## Selected text

★ ★ ★

Medical research shows what can be considered as evidence of the illness in the Hunter Valley, stemming as far back as the early 1980’s.
Something that doesn’t sit well with sufferers fighting for recognition of their struggle.
What Correna Chenhall has survived, can only be described as horrific.
She lost five years of her life to Lyme Disease – after waking up one morning, paralysed.
“the pain was just indescribable – you can’t begin. You can’t begin – to imagine the pain.”
The mother of two says she contracted the disease from a tick bite in bushland opposite her home in the Lake Macquarie suburb of Dudley.
It’s a claim that’s becoming more prevalent across the Hunter, and goes against many doctor’s beliefs – that the disease does not exist within Australia.
That’s despite medical research from as far back as 1980 documenting that an illness referred to as ‘lyme arthritis’ was present in the Hunter Valley.
The article published in the Medical Journal of Australia, discusses how a 21 year old labourer from Branxton developed classic symptoms of Lyme disease after being bitten on the leg by an insect – and that by 1982, six cases of a rash linked to the illness had been identified in the region. And it’s knowledge like that, that has sufferers frustrated.
“there’s actually like lots of cases, like I have been contacted by people in Charlestown and Gillieston Heights who just don’t speak up because no-one believes you”
And it’s knowledge like that, that has sufferers frustrated.
NBN News has been made aware of almost 50 locals from across the Hunter who have been diagnosed with the disease.
Many, say their illness was set off by a tick bite received in the Awabakal Nature Reserve in Dudley and the nearby Glenrock State Conservation Reserve.
Professor Tim Roberts from the University of Newcastle has been following the claims, and says research indicates Australians are contracting the disease here.
A group working here in Newcastle with prof richard barry in the 1990s was able to isolate and grow a borellia strain that was here
Exactly how many Australian’s suffer with the debilitating illness is unknown, because public health officials don’t collect statistics.
The Lyme Disease Association of Australia is taking matters into its own hands, collecting bi-annual statistics of those infected.
This map shows the number and location of confirmed cases.
While this displays where the individuals were bitten by a tick.
Professor Roberts claims testing for Lyme Disease in Australia is flawed- and that if pathologists were to search for a gene shared by all forms of the Borrelia bacteria, rather than one present only in a specific, recognised strain- the cause would most likely be detected.
As a result, many tests conducted in Australia come back negative – when the patient really does have Lyme Disease.
However the Royal College of Pathologists of Australasia has warned some results acquired overseas cannot be relied on, claiming many of the laboratories are not accredited to diagnose the disease.
A stance almost comical for those living with the illness.
But researchers could be a step closer to uncovering what’s causing people to become ill here in Australia.
Just last week, findings published online revealed evidence of a relapsing fever Borrelia species in Australia.
While further investigation is needed – it’s generated hope across the country.

★ ★ ★

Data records
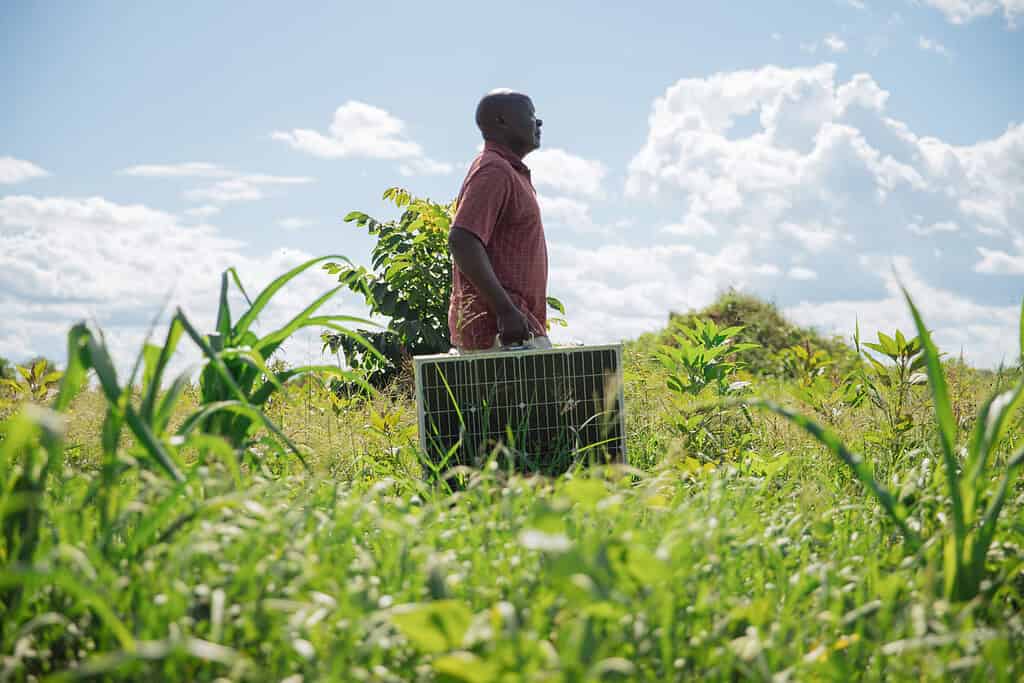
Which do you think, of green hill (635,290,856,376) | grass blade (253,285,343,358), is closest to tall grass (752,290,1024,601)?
grass blade (253,285,343,358)

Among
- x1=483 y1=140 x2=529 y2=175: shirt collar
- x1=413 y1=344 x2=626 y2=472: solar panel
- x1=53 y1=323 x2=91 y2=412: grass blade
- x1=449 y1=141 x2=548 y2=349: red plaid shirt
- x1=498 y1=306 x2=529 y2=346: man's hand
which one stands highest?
x1=483 y1=140 x2=529 y2=175: shirt collar

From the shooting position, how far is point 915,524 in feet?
7.82

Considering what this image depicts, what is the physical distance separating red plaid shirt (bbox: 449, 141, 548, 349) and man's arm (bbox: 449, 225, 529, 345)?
0.09m

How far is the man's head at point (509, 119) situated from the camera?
3.93 metres

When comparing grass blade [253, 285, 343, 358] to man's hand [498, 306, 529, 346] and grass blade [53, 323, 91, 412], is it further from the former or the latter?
man's hand [498, 306, 529, 346]

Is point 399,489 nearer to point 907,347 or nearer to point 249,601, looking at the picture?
point 249,601

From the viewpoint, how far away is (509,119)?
393cm

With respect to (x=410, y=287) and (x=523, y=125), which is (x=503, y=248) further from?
(x=410, y=287)

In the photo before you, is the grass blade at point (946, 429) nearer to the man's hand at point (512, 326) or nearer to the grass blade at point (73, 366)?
the man's hand at point (512, 326)

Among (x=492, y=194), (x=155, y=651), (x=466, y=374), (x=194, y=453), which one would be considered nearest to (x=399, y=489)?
(x=466, y=374)

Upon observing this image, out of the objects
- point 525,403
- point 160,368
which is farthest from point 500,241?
point 160,368

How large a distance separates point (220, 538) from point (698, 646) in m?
1.20

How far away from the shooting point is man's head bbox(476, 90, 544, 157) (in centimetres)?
393

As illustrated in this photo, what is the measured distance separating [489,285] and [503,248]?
32 centimetres
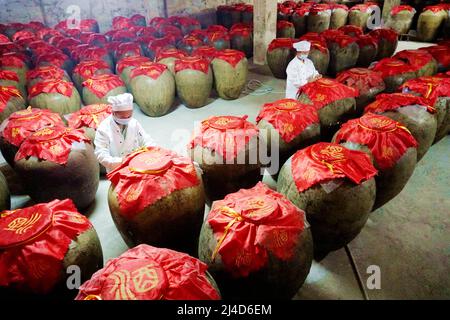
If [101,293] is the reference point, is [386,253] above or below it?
below

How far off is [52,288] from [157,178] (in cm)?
106

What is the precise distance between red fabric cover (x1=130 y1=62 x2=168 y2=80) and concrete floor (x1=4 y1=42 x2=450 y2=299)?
245cm

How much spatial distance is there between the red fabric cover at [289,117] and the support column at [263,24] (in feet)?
18.2

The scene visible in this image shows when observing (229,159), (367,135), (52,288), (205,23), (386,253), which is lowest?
(386,253)

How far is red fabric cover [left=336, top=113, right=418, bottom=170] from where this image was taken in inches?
122

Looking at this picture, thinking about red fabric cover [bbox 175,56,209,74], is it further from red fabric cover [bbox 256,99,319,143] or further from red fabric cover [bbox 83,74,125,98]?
red fabric cover [bbox 256,99,319,143]

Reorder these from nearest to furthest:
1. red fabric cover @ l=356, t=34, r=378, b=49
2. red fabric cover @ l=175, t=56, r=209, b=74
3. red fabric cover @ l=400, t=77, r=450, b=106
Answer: red fabric cover @ l=400, t=77, r=450, b=106
red fabric cover @ l=175, t=56, r=209, b=74
red fabric cover @ l=356, t=34, r=378, b=49

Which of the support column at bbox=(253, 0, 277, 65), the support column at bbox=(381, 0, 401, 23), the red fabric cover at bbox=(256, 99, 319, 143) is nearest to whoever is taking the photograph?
the red fabric cover at bbox=(256, 99, 319, 143)

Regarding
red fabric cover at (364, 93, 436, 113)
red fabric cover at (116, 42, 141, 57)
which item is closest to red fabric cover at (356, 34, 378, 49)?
red fabric cover at (364, 93, 436, 113)

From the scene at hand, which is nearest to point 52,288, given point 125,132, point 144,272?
point 144,272

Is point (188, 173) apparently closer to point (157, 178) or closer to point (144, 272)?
point (157, 178)

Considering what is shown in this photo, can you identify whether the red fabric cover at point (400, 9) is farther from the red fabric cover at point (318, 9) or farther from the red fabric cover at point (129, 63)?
the red fabric cover at point (129, 63)

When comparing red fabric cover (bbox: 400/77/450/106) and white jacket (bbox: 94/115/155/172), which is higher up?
red fabric cover (bbox: 400/77/450/106)

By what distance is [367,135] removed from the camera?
3150 millimetres
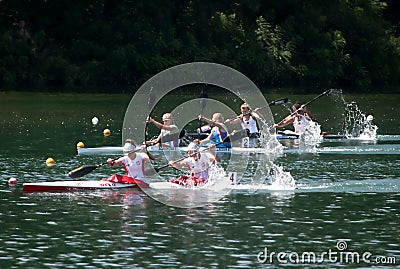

★ ★ ★

## Prompt A
According to the Lyme disease text, where does Correna Chenhall say she contracted the disease?
## Prompt B
Rewrite the paragraph in the Lyme disease text that begins "Professor Roberts claims testing" as a short bulleted list that keeps its main facts.

## Exercise output A
From a tick bite in bushland opposite her home in the Lake Macquarie suburb of Dudley.

## Exercise output B
- Professor Roberts says testing for Lyme Disease in Australia is flawed.
- Pathologists search for a gene present only in a specific, recognised strain.
- If they searched for a gene shared by all forms of the Borrelia bacteria, the cause would most likely be detected.